Isn't there any technology to keep reaction wheel discs floating in a vacuum chamber instead of using mechanical bearings?
How about magnetic suspension and frictionless motor drives? This has to be possible with today's technology.
Christian
--- Eat my sig.
Not with a rather limited budget.
Sure, give them a bajillion dollars and they'll build the Death Star or the USS Enterprise.
But that's not reality.
Did they have to reinvent the wheel?
Seriously, we do.
The fact that we're finding other PLANETS is now so humdrum that this gets 7 comments, this smells very much like the latter Apollo missions "Oh, we've got guys on the moon again? Zzzz."
If I simply posted something controversial*, like an entire article about how "global warming is bullshit", that would get 300 comments, easily.

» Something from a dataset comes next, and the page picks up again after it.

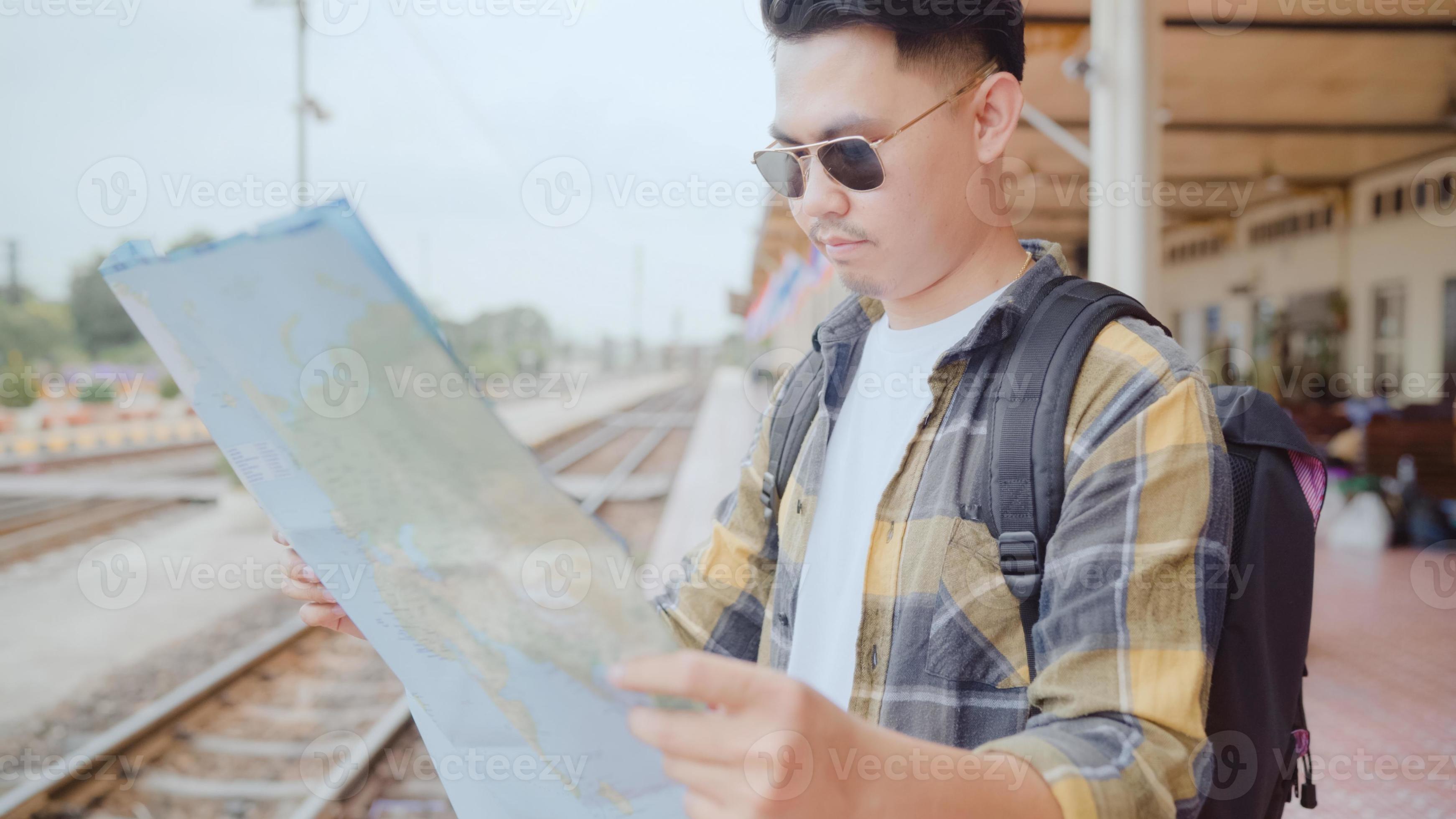 la dirección del hombre asiático del viajero y mirando el mapa de ubicación mientras pasa un viaje de vacaciones y espera el tren en la estación de tren, el joven mochilero turista masculino disfruta del viaje. concepto de viaje de hombres de estilo de vida. foto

*of course, I can't use /. as my personal blog. I'm not Bennett Haselton.
-Styopa
Nice bit of click-baiting, failing to mention what the innovative idea actually was:
To maintain stability during its new campaign, mission engineers turned to the sun for help, using the continuous pressure of photons from sunlight to act as a counterbalance.
systemd is Roko's Basilisk.
If these probes telescopes are so good, then point them at Pluto, and Neptune. Analyze the crap out of them to come up with a model, then when the Horizon probe gets there, we can see for ourselves how accurate the telescopes actually are.